Context Switching
Context switching in CPU happens in two different ways.
- OS scheduling different threads as part of preemptive scheduling.
- The CPU itself switches context due to hardware interrupts, software interrupts, and exceptions.
Context Switch by OS - Software Switch
When the OS switches context, it saves the current CPU context. It uses a structure called the Process Control Block. This sits in the process's memory, set up when the process is created.
The OS uses this structure to store the current state of the MMU, the CPU registers, and more.
The data needed to reschedule the thread is copied to the PCB.
When the OS reschedules a thread, it copies all the data back from the PCB. The CPU can continue where it left off.
Process with multiple threads
When a process has many threads, the OS keeps one structure per thread. It's called the Thread Control Block (TCB). One PCB holds a list of TCB objects for all the process's threads.
When a thread is scheduled, the OS uses its TCB to store and restore its context.
Context Switch by CPU - Hardware Switch
Say the CPU is running instructions. An interrupt signal arrives, from a device or a system call. The CPU then saves the current run to a part of the process's memory. This is the kernel stack.
Each CPU has one kernel interrupt stack.
The CPU first stores the current context on this stack. Then it runs the interrupt handler. When the handler returns, the saved context is at the bottom of the stack. The CPU uses it to restore and continue.
This stack stores the current CPU registers, flag registers, and more.
The interrupt handler runs on top of this stack. When it returns, it restores the saved values from the interrupted process. Then it runs the IRET/sysret instruction.
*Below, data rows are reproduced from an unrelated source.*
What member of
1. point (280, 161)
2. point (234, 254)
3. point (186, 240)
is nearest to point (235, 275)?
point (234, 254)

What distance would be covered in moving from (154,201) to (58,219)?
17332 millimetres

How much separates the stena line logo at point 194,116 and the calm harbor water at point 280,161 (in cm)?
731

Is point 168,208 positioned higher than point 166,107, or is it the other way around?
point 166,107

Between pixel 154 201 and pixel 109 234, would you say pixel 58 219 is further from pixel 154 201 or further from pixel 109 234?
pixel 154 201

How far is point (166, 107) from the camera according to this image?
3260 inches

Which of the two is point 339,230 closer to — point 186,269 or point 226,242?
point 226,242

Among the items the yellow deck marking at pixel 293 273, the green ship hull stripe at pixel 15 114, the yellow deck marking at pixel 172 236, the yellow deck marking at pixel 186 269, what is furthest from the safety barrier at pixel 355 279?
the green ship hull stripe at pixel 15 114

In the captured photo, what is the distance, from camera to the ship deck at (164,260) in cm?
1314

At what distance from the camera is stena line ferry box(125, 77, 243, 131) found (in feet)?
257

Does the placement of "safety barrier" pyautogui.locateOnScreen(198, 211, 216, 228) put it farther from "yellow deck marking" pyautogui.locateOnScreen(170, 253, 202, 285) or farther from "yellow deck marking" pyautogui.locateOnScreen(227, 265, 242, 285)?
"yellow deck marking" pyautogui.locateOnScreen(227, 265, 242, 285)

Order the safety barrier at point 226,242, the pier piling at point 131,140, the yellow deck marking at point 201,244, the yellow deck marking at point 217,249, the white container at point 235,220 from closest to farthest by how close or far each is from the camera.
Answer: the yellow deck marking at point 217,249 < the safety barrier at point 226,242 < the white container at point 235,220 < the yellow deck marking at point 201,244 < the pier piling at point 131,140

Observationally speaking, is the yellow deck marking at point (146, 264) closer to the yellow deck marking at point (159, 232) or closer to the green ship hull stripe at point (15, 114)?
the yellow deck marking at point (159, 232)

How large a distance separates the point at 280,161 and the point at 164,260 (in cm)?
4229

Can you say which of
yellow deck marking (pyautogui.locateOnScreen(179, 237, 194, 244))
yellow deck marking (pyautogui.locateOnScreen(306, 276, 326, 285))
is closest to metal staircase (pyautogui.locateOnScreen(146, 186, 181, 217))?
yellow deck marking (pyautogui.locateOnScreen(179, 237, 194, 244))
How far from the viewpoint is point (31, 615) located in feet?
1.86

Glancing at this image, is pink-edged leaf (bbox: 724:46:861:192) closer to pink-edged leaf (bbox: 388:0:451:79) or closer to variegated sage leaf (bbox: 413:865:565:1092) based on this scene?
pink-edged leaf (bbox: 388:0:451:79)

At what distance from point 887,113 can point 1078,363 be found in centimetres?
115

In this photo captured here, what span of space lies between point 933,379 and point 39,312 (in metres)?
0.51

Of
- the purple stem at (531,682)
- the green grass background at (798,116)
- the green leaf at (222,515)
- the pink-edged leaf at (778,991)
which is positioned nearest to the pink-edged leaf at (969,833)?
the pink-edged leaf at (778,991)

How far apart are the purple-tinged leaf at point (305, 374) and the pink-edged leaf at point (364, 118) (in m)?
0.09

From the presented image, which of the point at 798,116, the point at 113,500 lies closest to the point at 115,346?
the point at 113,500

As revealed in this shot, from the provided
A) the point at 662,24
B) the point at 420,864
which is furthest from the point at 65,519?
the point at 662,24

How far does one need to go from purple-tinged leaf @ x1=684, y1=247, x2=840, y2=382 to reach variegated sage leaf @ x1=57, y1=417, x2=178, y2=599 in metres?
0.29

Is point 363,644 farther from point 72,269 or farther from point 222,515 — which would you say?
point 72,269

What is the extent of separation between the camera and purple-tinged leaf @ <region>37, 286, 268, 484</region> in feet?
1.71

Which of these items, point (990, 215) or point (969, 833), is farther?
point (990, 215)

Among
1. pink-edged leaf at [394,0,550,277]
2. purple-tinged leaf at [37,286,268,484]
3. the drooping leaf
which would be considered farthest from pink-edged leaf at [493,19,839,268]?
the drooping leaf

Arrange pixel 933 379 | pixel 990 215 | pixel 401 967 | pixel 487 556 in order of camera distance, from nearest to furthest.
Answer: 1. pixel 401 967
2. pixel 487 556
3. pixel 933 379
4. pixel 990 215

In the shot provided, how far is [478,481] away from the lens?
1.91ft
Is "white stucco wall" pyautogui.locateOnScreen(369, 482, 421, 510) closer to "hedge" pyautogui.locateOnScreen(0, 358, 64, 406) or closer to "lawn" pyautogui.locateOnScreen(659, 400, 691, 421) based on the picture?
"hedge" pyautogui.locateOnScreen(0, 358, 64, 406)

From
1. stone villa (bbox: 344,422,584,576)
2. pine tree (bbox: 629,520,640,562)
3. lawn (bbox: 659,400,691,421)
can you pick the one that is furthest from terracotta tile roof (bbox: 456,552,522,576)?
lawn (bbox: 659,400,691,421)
If a new interrupt arrives during an interrupt, that run is also paused. It's saved to the same interrupt stack.
Kernel Stack and User Stack
Every thread in Linux has a kernel stack and a user stack. On a system call, the CPU switches to kernel mode. The system call handler then sets the CPU registers to use the kernel stack. It runs all system calls and exceptions there, such as page faults.
Each CPU has one interrupt stack. It's used only for hardware interrupts.
The kernel stack is one per thread. It's used by system calls and exceptions.